Project 3: Bufferbloat

Turnin: Online
Teams: Teams of 1 or 2
Due: June 8, 2022 @ 11:59PM PDT.

Overview

In this project, we will use Mininet to study the bufferbloat phenomenon. We will compare the performance of TCP Reno and TCP BBR over a network with slow uplink connection.

For part 1, you will set up a mininet VM and clone the starter code for running the experiment. For part 2, you will implement a mininet network in which the nodes connect over TCP Reno connections. After you complete the “TODO” fields in the skeleton code, you will generate experiment results using the framework, and answer the related questions. For part 3, you will rerun the experiment using TCP BBR.

Background

For general background on Bufferbloat, look at the following article: BufferBloat: What’s Wrong with the Internet?.
View this refresher on how to work with the Mininet environment and the more in-depth Mininet Wiki.
and the official documentation of the Mininet Python API.

Introduction

In this project we will study the dynamics of TCP in home networks. Take a look at the figure below which shows a “typical” home network with a Home Router connected to an end host. The Home Router is connected via Cable or DSL to a Headend router at the Internet access provider’s office. We are going to study what happens when we download data from a remote server to the End Host in this home network.

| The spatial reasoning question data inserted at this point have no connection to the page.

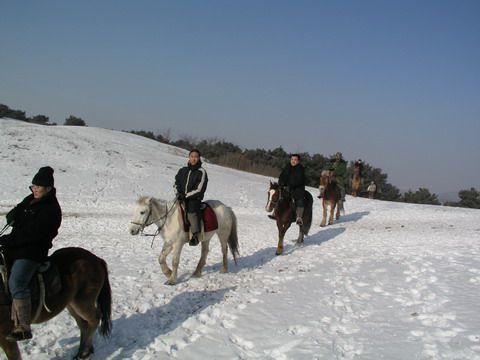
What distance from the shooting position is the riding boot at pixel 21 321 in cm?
375

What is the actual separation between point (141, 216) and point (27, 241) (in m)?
2.92

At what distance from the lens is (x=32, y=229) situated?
A: 153 inches

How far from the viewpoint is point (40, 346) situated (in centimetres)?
466

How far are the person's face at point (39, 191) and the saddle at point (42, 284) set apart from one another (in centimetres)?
80

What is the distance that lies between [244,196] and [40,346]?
2237 centimetres

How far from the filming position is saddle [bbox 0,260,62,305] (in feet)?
12.5

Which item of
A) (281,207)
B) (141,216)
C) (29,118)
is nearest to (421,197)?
(281,207)

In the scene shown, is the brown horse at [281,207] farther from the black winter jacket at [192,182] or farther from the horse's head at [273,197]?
the black winter jacket at [192,182]

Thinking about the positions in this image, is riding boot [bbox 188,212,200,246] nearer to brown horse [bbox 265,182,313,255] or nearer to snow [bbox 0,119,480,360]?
snow [bbox 0,119,480,360]

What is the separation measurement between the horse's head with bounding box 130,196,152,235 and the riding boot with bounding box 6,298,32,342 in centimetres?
283

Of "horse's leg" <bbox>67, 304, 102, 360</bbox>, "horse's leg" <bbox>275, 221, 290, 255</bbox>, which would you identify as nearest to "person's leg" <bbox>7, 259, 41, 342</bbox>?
"horse's leg" <bbox>67, 304, 102, 360</bbox>

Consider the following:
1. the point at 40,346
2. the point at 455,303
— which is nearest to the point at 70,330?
the point at 40,346

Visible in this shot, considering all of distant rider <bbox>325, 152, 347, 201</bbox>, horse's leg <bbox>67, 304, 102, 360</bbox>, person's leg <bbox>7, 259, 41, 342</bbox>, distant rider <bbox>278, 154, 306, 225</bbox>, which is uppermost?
distant rider <bbox>325, 152, 347, 201</bbox>

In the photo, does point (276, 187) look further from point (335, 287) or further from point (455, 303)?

A network diagram of the Home network host connected to a home router which is connected using a DSL cable to the Headend router in the cloud connected to the target server.

In a real network it’s hard to measure cwnd (because it’s private to the server) and the buffer occupancy (because it’s private to the router). To ease our measurement, we are going to emulate the network in Mininet.

Goals

Learn first-hand the dynamics of TCP sawtooth and router buffer occupancy in a network.
Learn why large router buffers can lead to poor performance. This problem is often called “bufferbloat”.
Learn the difference between TCP Reno and TCP BBR and how they perform compared to the other.
Learn how to use Mininet to run reproducible experiments with a traffic generator, collect statistics, and plot them.
Practice packaging your experiments so it’s easy for others to run your code.

Part 1: Setup

This project re-uses your existing mininet environment from projects 1 and 2. If you need to re-create it, follow the instructions here to set up the Vagrant VM. This VM is based off Ubuntu 20.04 and includes a default set of mininet binaries and example scripts.

You will need to make the following modifications to the environment:

As the vagrant user in the vagrant home directory of the virtual machine, clone the new starter code repository:

cd ~/
git clone https://gitlab.cs.washington.edu/561p-course-staff/project-3-starter project-3

Starter Code

Do not run the starter code immediately unless you fill in code to create a topology in the class BBTopo. Otherwise, it will fail.

In the folder, you should find the files below. bufferbloat.py and run.sh are the only files you need to modify.

File	Purpose
run.sh	Runs the experiment and generates all graphs in one go.
bufferbloat.py	Creates the topology, measures cwnd, queue sizes and RTTs and spawns a webserver.
monitor.py	Monitor the queue length
plot_queue.py	Plots the queue occupancy at the bottleneck router.
plot_ping.py	Parses and plots the RTT reported by ping.
plot_defaults.py	Utility functions for creating pretty plots
helper.py	Utility functions for plot scripts
webserver.py	The script that starts the server
index.html	The index file for our server
README.md	Where you will write the instructions of the scripts and answers to the questions.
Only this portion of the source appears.